DIRECTION: Repeat the forum thread below on why context-sensitive tokens need multiple goal symbols, word for word and in full.

PASSAGE SHOWN:
Lexical grammar: Why do context-sensitive tokens require multiple goal symbols?

monica · November 15, 2021, 5:15am

According to Section 12: Lexical Grammar:

There are several situations where the identification of lexical input elements is sensitive to the syntactic grammar context that is consuming the input elements. This requires multiple goal symbols for the lexical grammar.

I understand that the meaning of / depends on the context in which it appears (division, regex or comment) and that the lexer cannot distinguish between division and regex contexts on its own (a lookbehind won't suffice in situations where the previous token is itself ambiguous, e.g. }/ or )/).

But I'm not sure I understand why this necessitates two separate goal symbols.

Why can't we put both under the same goal symbol, e.g.

InputElement::
     [...]
     DivPunctuator
     RegularExpressionLiteral
     [...]

...and let the parser tell the lexer which production to use (DivPunctuator vs RegExLiteral), rather than which goal symbol to use (InputElementDiv vs InputElementRegEx)?

jmdyck · November 15, 2021, 3:02pm

Well, we could, but I don't think we should.
(1) That would make the grammar for InputElement ambiguous.

(2) If you want to treat the lexical parser as a black box with a knob that controls its behavior, then it's simpler (more 'natural') to say say that the knob selects the goal symbol to use, than to say the knob reaches into the lexical grammar and temporarily modifies one of its productions.

(3) If the spec used such production-modification for this purpose, then the reader would wonder if it's used elsewhere, and their certainty about the grammar would decrease.

jmdyck · November 15, 2021, 7:15pm

On second thought, it wouldn't make the grammar for InputElement ambiguous, so scratch reason 1.

DATA EXTRACT:
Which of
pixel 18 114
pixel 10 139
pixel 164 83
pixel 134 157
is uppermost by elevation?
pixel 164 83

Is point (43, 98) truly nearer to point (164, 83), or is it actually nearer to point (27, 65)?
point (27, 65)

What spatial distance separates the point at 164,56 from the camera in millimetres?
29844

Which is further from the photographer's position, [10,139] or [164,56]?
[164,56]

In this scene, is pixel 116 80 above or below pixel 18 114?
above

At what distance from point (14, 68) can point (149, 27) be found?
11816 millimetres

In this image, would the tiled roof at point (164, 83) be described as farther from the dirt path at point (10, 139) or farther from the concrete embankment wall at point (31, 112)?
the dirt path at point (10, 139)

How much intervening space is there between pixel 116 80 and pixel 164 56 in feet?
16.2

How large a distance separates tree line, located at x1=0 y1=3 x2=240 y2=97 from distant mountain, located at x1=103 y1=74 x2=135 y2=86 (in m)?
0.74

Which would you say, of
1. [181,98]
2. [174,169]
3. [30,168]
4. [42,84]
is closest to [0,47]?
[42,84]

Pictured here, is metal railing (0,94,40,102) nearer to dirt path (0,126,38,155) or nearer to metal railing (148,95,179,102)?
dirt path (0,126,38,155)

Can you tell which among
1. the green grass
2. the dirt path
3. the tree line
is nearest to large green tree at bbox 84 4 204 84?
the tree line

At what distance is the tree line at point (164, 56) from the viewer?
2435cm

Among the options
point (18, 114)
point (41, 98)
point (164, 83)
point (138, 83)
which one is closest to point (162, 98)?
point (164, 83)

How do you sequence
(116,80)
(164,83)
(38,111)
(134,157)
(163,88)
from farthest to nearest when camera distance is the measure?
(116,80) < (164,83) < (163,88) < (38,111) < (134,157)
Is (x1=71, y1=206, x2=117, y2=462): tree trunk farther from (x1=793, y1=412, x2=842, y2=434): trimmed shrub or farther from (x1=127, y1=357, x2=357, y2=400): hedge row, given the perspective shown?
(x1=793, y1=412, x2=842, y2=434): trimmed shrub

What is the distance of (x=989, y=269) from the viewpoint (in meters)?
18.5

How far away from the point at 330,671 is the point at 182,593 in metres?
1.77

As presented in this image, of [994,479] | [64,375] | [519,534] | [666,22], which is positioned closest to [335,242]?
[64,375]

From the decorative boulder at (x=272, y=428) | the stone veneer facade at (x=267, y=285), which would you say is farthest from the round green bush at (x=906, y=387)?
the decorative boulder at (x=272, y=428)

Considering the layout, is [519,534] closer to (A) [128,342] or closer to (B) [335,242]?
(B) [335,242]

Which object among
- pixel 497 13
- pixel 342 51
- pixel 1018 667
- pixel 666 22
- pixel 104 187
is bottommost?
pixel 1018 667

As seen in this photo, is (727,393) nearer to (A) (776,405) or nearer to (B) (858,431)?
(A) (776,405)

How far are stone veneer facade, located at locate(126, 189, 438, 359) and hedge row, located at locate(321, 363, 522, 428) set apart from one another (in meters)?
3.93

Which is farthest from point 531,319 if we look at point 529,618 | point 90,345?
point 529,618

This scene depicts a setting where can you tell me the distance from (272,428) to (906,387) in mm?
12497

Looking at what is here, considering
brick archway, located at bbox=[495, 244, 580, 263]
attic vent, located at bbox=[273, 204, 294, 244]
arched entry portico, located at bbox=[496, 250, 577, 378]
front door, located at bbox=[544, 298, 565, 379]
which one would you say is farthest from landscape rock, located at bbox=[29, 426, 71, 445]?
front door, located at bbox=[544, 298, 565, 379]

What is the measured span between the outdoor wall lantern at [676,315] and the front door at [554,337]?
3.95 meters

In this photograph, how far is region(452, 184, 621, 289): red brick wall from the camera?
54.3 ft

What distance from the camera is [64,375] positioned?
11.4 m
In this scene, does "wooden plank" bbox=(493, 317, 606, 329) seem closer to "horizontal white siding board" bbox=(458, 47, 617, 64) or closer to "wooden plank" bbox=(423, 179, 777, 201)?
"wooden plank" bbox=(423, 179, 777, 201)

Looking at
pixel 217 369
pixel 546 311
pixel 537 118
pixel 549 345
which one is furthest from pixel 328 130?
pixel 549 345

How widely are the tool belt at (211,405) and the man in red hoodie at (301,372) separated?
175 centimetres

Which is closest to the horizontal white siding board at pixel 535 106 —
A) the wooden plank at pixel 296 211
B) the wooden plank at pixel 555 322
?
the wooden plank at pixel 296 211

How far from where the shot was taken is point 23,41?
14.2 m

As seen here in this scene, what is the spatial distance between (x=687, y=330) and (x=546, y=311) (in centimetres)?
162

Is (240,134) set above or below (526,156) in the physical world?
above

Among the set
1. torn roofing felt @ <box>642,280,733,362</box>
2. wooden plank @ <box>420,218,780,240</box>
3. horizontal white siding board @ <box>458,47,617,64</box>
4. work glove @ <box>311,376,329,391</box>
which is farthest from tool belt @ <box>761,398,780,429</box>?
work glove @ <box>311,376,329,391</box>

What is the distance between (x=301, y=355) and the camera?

EXERCISE OUTPUT:
Lexical grammar: Why do context-sensitive tokens require multiple goal symbols?

monica · November 15, 2021, 5:15am

According to Section 12: Lexical Grammar:

There are several situations where the identification of lexical input elements is sensitive to the syntactic grammar context that is consuming the input elements. This requires multiple goal symbols for the lexical grammar.

I understand that the meaning of / depends on the context in which it appears (division, regex or comment) and that the lexer cannot distinguish between division and regex contexts on its own (a lookbehind won't suffice in situations where the previous token is itself ambiguous, e.g. }/ or )/).

But I'm not sure I understand why this necessitates two separate goal symbols.

Why can't we put both under the same goal symbol, e.g.

InputElement::
     [...]
     DivPunctuator
     RegularExpressionLiteral
     [...]

...and let the parser tell the lexer which production to use (DivPunctuator vs RegExLiteral), rather than which goal symbol to use (InputElementDiv vs InputElementRegEx)?

jmdyck · November 15, 2021, 3:02pm

Well, we could, but I don't think we should.
(1) That would make the grammar for InputElement ambiguous.

(2) If you want to treat the lexical parser as a black box with a knob that controls its behavior, then it's simpler (more 'natural') to say say that the knob selects the goal symbol to use, than to say the knob reaches into the lexical grammar and temporarily modifies one of its productions.

(3) If the spec used such production-modification for this purpose, then the reader would wonder if it's used elsewhere, and their certainty about the grammar would decrease.

jmdyck · November 15, 2021, 7:15pm

On second thought, it wouldn't make the grammar for InputElement ambiguous, so scratch reason 1.